DOCUMENT TEXT ▸
# Need help! What are the most important things to know as a beginner at oil painting?



## devon (Mar 29, 2016)

What are the most important things to know as a beginner at oil painting?


----------



## adamtyler (Mar 28, 2016)

devon said:


> What are the most important things to know as a beginner at oil painting?



Hi, Devon! 
1) Oil painting is "from dark to light." Meaning that it's easier to start with the darker colors as your base then layer your highlighting colors on top of it.

2) Oil painting is "meant to be seen from a distance." Pause painting every now and then and take several steps back. Are the proportions right? Are the colors looking good? The painting still look good from far away?

3) Experiment! Break the rules! We are living in a modern world where the sky is no longer the limit. So enjoy your painting. Usually experimental artists use 'easier' and cheaper mediums like acrylics, but why not oil? Go for it!


----------



## devon (Mar 29, 2016)

adamtyler said:


> Hi, Devon!
> 1) Oil painting is "from dark to light." Meaning that it's easier to start with the darker colors as your base then layer your highlighting colors on top of it.
> 
> 2) Oil painting is "meant to be seen from a distance." Pause painting every now and then and take several steps back. Are the proportions right? Are the colors looking good? The painting still look good from far away?
> ...


thanks adam!it was a great help!


----------



## TerryCurley (Jan 4, 2015)

Welcome to the forum.

One thing to remember when painting with oils is that you can use an acrylic underpainting if you want. Oil over acrylic is OK, but never paint acrylic on top of oil paints you will have a pilling problem if you do.


----------



## adamtyler (Mar 28, 2016)

TerryCurley said:


> Welcome to the forum.

DATASET CONTENT ▸
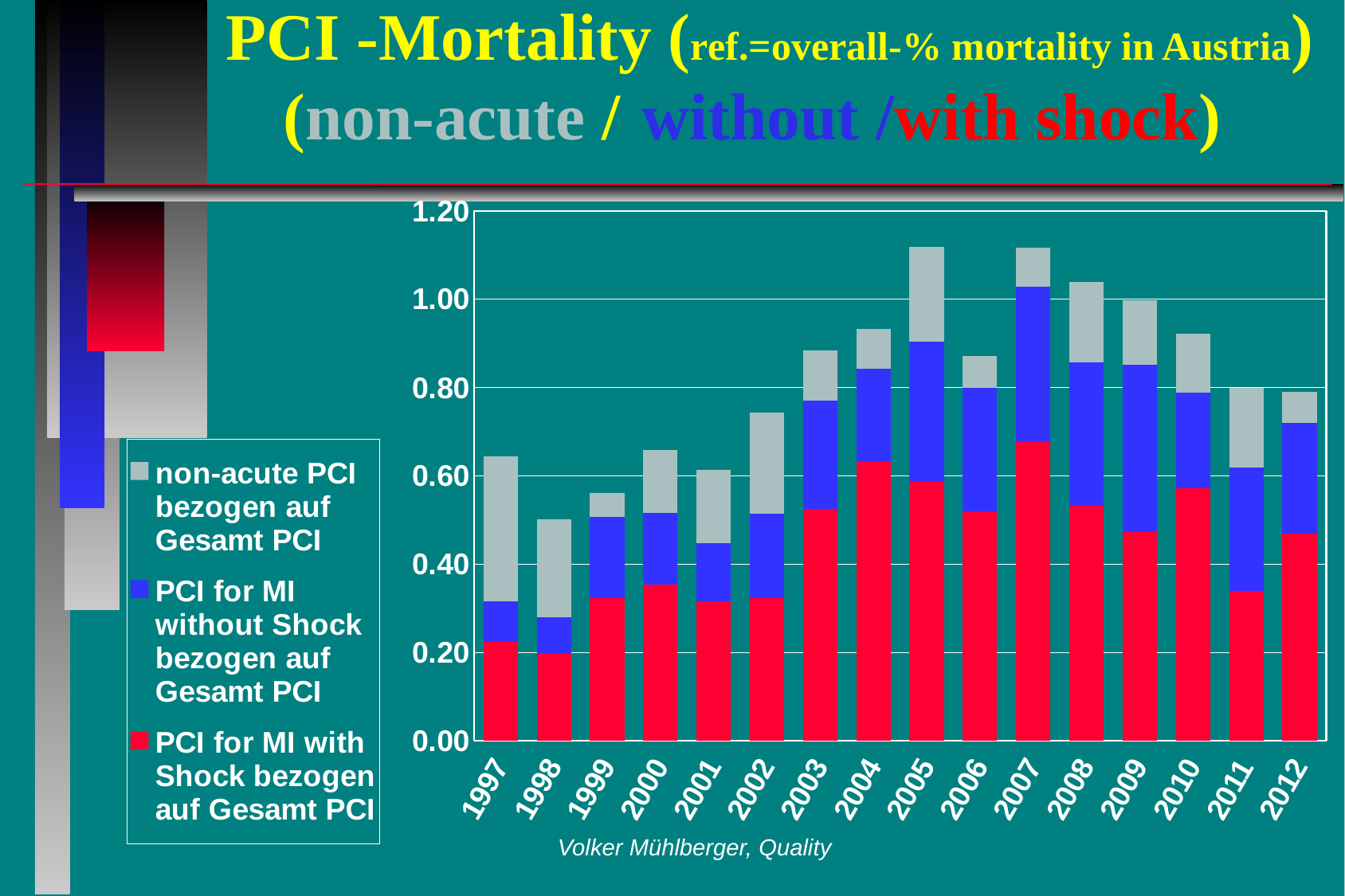
Is the 'PCI for MI with Shock' segment for 2000 greater or less than 0.40? less What kind of chart is shown on the slide? Stacked bar chart Which year has the larger total stacked bar, 1999 or 2000? 2000 Is the total stacked value for 1997 greater or less than 0.60? greater Is the total stacked value for 1998 greater or less than 0.60? less How many years are shown along the x axis of the chart? 16 How many series does the legend list? 3 Which year has the lowest total stacked bar? 1998 Which colour represents 'PCI for MI with Shock bezogen auf Gesamt PCI' in the legend? Red Do the total stacked values generally rise or fall from 2007 to 2012? fall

TASKS ▸
a) Give each distinct username that heads a post in the oil painting forum thread, listing each name once.
b) Resume the oil painting forum thread after its last line and write the next part.
The material stands apart from the oil painting forum thread.

RESPONSES ▸
a) devon, adamtyler, TerryCurley

b)
> 
> One thing to remember when painting with oils is that you can use an acrylic underpainting if you want. Oil over acrylic is OK, but never paint acrylic on top of oil paints you will have a pilling problem if you do.


 Really True!!! I find people trying to work on acrylic over oil, which is basically impossible. The oily base repels the water in the acrylic so its almost impossible to paint and you end up with the resulting adhesion problems. The basic rule when painting in oils is Fat over Lean. In other words high oil content over low oil content. And this works between layers of oil as with oil over acrylics as well. :smile:


----------



## kpnuts (Apr 3, 2016)

Interesting and very helpful, I used oil paints in my teens (several millenia ago) and was thinking maybe I would give them a go.


----------



## M Winther (May 14, 2016)

I think the most important tip to the beginner is this: use alkyd medium (e.g. Liquin, Galkyd, etc.) instead of linseed medium. It makes life easier for the budding artist, for it avoids many mistakes (such as painting lean over fat), and the paintings become more archival and will yellow less. (However, perhaps Hard Wax Oil could be used as medium, instead, as I suggested in my recent thread.)

Mats


----------



## Mel_Robertson (Feb 23, 2016)

I watch this guy a lot his names kevin hill, his video's make me want to learn oils but he only paints landscapes but I consider him a master.
he gives great tips all the time.


----------



## TerryCurley (Jan 4, 2015)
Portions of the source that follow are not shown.